Keith Jarrett/Gary Peacock/Jack DeJohnette – My Foolish Heart (Live at Montreux) – ECM

by | Nov 7, 2007 | Jazz CD Reviews | 0 comments

Keith Jarrett/Gary Peacock/Jack DeJohnette – My Foolish Heart (Live at Montreux) – ECM 2021/22 (2 CDs), 1:48:49 ****:

Thanks to ECM for furnishing two pages of text in the note booklet this time around.  It’s a statement from Keith Jarrett about his having held on to this live recording made in 2001 at the Montreux Jazz Festival “until the right moment presented itself.”  Evidently at least part of what made this the right moment was that January of 2008 will mark the 25th anniversary of the “Standards” Trio. (A 3-CD boxed set of the trio’s 1983 recordings is being reissued simultaneously.) All five CDs are a strong testament to jazz improvisation based strictly on jazz standards rather than original compositions, and displaying the  unequaled improvisational capabilities of what has come to be regarded as the leading piano trio in modern jazz today.

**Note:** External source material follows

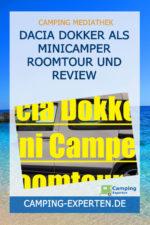 Dacia Dokker als Minicamper Roomtour und Review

Jarrett feels that on this particular night of July 22,  2001, the trio was playing much better than they ever had – in spite of his grousing about problems of heat, lighting and PA sound. To quote: “If jazz is about swinging, energy, and personal ecstasy for the player and listener, I can think of no other single concert by the trio that expresses these qualities so completely and comprehensively.”

 
One thing that set this session apart was Jarrett’s decision to include three of the tunes done in stride and ragtime styles: Two Fats Waller tunes and Rodgers and Hart’s You Took Advantage of Me.  Jarrett has used ragtime elements in some of his earlier albums, and he once told an interviewer that his first desert island music choice would be Scott Joplin. This was not the sort of style his bebop band mates were experienced in, but they come thru with flying colors.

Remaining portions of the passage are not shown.